In crystalline solids, the electronic polarization follows the \emph{generalized Neumann's principle}, under which all crystallographic point groups can, in principle, support ferroelectric polarization. However, in high-symmetry structures, polarization is constrained by symmetry operations and becomes quantized into discrete values. We demonstrate that this quantized polarization (QP) is not a mathematical artifact but a \emph{symmetry-protected invariant} that encodes intrinsic information about a material's symmetry and electronic structure. Because of its discrete and non-continuous nature, when two materials with different QPs form an interface, their bulk polarization states cannot be connected adiabatically, compelling the system to develop pronounced interfacial responses: such as metallic states, bound charges, or strong lattice distortions. This theoretical framework provides a unified reinterpretation of classical systems such as the LaAlO$_3$/SrTiO$_3$ interface, revealing it as a prototypical case of QP mismatch. By establishing QP as a fundamental bulk invariant, our work uncovers a universal mechanism governing interfacial electronic phenomena and opens new pathways for the design of functional quantum materials through engineered polarization mismatch.

Figures (4)

• Figure 1: QP mismatch drives emergent interfacial phenomena. Schematic showing that an interface between materials with distinct QPs cannot be connected adiabatically, leading to polarization discontinuity and emergent interfacial phenomena such as two-dimensional electron gas (2DEG) or large lattice distortion etc.

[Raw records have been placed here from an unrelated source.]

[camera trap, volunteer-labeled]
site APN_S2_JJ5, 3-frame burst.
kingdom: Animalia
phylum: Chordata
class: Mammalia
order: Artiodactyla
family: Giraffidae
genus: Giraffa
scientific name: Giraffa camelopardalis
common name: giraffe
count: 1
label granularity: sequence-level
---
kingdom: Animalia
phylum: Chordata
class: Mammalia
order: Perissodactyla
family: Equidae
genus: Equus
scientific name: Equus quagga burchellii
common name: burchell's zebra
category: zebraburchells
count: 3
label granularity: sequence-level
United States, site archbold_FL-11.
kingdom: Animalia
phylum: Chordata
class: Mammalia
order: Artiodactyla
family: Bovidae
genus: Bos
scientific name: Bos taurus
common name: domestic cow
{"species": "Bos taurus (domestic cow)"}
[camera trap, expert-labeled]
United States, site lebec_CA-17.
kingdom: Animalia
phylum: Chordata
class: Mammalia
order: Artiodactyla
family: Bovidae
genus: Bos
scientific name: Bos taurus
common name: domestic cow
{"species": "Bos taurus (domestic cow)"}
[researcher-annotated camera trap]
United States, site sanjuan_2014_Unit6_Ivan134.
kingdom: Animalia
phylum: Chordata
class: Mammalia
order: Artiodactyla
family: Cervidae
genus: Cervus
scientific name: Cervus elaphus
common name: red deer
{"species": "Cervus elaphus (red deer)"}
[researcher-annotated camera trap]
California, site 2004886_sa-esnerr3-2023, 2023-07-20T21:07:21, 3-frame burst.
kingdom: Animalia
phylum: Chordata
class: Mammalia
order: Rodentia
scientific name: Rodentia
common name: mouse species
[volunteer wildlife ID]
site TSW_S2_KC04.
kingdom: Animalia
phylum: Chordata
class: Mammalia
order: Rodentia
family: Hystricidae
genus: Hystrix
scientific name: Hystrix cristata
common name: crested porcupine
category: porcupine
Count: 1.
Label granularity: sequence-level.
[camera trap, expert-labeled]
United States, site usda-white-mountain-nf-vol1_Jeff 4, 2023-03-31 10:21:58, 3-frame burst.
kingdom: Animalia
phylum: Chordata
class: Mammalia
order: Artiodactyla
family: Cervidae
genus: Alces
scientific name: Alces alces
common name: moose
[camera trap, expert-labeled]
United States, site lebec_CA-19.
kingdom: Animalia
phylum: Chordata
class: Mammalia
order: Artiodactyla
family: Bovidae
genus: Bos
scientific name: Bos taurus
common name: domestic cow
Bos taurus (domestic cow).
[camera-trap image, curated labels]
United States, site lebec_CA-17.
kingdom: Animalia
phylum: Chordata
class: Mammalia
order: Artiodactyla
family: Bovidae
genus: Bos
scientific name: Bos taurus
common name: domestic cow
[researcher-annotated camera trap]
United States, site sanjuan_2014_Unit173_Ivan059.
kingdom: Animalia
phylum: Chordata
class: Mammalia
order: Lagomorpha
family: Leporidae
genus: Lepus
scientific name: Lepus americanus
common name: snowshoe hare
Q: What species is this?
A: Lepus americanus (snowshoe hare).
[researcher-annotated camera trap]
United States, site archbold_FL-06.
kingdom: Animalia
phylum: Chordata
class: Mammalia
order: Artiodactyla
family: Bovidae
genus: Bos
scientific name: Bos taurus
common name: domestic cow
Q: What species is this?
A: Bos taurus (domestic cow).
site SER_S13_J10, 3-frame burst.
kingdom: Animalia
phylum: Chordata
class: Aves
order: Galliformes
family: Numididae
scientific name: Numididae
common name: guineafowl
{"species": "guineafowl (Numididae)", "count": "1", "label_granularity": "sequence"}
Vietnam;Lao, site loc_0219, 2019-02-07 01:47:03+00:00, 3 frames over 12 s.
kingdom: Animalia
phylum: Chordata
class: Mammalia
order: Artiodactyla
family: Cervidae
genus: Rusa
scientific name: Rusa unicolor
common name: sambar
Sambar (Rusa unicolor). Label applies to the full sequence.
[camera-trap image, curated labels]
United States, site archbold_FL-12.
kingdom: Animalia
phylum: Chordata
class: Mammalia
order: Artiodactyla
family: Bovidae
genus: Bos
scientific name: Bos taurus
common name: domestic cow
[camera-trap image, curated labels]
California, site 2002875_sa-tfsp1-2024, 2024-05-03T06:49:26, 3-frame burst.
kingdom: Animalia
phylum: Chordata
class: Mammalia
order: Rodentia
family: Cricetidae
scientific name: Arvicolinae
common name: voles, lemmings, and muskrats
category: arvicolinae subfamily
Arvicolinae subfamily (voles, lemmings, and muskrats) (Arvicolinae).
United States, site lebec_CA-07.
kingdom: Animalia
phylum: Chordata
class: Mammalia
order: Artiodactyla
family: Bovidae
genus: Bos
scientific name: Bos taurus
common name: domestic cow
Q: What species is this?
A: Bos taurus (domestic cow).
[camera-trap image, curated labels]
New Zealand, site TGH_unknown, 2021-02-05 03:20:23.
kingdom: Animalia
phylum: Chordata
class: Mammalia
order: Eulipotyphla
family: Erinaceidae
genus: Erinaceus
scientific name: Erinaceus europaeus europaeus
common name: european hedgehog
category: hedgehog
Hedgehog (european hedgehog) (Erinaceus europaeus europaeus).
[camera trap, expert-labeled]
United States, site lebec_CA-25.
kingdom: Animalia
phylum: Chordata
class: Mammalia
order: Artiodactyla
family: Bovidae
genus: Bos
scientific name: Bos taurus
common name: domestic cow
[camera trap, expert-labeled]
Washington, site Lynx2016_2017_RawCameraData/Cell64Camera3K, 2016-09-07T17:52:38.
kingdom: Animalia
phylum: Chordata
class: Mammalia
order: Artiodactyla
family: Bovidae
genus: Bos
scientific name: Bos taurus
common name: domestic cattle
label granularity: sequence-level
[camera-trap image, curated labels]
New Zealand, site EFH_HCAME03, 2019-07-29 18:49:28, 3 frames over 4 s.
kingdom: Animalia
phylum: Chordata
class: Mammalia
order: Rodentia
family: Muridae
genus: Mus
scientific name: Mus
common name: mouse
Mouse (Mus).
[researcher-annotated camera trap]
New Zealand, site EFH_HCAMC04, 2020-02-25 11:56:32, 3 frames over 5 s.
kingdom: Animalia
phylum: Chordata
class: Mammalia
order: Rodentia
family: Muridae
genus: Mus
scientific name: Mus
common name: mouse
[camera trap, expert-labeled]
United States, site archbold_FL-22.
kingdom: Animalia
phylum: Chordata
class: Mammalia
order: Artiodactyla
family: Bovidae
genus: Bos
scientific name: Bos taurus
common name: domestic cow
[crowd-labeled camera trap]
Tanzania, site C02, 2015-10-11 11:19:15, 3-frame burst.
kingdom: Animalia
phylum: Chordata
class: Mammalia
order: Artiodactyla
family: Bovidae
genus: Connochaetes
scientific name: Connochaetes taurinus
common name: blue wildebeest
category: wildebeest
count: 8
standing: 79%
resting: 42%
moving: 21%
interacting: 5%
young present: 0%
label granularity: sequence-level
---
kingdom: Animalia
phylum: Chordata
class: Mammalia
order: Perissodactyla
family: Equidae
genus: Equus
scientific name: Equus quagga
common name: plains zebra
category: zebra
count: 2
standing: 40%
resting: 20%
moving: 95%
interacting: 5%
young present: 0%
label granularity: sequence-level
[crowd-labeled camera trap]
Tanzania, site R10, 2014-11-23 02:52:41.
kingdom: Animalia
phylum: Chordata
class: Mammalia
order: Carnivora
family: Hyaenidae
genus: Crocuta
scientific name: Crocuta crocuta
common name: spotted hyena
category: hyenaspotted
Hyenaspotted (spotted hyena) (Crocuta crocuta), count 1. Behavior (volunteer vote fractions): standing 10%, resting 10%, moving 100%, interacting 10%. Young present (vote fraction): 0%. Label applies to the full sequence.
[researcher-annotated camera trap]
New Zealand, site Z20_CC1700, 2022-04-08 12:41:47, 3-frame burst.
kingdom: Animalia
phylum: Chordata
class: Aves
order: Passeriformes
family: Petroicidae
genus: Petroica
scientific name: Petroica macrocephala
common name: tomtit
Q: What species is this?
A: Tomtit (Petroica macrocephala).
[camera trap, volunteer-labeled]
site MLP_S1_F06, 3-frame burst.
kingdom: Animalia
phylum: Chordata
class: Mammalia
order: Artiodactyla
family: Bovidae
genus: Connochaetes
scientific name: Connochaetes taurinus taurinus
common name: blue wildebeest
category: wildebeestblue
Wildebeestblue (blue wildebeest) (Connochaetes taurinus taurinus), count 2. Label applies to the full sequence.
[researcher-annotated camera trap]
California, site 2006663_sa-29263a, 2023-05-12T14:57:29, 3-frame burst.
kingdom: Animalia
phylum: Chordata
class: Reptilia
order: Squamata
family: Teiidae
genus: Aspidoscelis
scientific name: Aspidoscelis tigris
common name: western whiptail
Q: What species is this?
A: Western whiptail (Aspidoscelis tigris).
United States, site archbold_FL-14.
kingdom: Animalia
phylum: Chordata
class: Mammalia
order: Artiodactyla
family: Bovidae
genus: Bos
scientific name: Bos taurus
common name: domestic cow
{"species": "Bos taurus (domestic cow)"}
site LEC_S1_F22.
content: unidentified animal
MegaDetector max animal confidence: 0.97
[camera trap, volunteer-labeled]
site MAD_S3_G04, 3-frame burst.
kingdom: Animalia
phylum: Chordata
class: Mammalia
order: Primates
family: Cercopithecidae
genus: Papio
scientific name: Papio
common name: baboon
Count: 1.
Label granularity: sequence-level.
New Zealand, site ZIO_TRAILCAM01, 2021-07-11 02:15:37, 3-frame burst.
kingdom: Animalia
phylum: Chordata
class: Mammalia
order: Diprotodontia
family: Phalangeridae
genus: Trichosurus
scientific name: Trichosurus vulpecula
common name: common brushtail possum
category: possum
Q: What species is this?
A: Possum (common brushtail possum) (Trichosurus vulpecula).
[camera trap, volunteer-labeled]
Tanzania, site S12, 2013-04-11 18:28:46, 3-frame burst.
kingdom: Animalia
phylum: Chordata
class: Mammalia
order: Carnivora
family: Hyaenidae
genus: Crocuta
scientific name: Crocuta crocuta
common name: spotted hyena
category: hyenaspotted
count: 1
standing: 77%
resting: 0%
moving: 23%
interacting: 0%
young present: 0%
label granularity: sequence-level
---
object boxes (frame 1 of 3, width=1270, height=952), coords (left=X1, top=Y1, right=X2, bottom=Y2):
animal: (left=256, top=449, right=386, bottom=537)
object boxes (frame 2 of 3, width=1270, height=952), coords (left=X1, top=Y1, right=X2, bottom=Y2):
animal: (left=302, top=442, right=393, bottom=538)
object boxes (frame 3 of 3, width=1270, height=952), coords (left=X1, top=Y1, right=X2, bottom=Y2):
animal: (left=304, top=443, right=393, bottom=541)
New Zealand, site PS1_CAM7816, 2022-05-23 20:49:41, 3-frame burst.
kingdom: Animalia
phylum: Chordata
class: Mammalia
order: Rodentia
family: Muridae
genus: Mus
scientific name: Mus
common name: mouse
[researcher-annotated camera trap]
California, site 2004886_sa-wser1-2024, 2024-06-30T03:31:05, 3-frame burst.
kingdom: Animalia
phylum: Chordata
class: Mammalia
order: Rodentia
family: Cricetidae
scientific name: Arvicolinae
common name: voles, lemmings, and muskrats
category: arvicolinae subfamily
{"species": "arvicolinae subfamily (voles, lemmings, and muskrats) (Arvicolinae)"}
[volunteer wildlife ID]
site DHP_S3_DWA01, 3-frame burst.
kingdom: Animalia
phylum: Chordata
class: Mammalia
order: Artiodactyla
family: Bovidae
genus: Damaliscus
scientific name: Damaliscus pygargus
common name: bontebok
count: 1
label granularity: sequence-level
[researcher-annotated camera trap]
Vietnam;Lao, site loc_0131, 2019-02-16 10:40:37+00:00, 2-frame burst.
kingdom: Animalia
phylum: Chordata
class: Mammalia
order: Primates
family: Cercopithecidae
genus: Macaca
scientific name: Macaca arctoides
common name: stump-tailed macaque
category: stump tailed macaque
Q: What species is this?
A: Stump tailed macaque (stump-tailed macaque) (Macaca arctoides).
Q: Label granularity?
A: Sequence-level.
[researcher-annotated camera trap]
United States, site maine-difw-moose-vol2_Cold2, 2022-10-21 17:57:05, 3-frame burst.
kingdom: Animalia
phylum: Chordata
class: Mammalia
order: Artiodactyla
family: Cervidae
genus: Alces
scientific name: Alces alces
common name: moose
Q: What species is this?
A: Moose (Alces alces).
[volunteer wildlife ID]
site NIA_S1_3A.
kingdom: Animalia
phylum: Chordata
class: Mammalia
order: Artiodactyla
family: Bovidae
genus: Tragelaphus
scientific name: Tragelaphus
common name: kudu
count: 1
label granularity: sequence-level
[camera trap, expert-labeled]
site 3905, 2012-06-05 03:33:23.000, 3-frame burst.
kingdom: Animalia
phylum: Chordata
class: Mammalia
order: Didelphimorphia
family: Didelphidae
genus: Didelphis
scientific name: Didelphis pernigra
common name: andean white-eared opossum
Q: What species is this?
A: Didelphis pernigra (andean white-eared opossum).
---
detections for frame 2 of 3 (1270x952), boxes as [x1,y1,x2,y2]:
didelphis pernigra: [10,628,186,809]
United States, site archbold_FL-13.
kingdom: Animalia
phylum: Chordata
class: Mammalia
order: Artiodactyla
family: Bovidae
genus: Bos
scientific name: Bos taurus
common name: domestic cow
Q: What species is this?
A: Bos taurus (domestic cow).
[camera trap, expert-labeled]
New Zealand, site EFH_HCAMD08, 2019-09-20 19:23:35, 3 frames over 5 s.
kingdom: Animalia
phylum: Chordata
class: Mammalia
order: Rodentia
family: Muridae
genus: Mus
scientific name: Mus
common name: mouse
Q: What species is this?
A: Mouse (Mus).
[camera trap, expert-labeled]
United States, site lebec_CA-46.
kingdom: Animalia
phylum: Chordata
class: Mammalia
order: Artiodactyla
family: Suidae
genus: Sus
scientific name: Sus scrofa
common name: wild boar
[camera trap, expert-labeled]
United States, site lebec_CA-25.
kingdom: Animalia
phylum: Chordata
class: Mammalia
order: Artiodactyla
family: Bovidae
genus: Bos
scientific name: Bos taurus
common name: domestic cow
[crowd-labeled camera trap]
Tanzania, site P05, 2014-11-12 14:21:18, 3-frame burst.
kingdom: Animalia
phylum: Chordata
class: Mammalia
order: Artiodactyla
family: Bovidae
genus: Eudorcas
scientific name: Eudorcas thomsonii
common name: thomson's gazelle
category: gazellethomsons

• Figure 2: Electronic structure and interfacial states of the (AgCl)$_{10}$/(NaCl)$_{10}$ superlattice. (a) Band structure of the superlattice, where red denotes states localized at the interfaces and blue corresponds to bulk-like states. (b) Layer-resolved PDOS for layers at different distances from IF$_1$ and IF$_2$, with metallic states emerging at IF$_1$. (c) Partial charge density of the metallic band near the Fermi level, showing strong electron localization at IF$_1$ corresponding to a 2DEG.
• Figure 3: Electronic structure and interfacial states of the (AgNbO$_3$)$_{10}$/(CaSnO$_3$)$_{10}$ superlattice. (a) Band structure of the superlattice, where red denotes states localized at the interfaces and blue corresponds to bulk-like states. (b) Layer-resolved PDOS for atomic layers at varying distances from IF$_1$ and IF$_2$, showing that metallic states emerge at IF$_1$.
• Figure 4: Electronic structure of the (SrTiO$_3$)$_{10}$/(CaSnO$_3$)$_{10}$ superlattice. (a) Band structure of the superlattice revealing a large band gap with no interface states appearing near the Fermi level. (b) Layer-resolved PDOS at varying distances from IF$_1$ and IF$_2$, indicating close similarity to the bulk electronic structure with large band gap.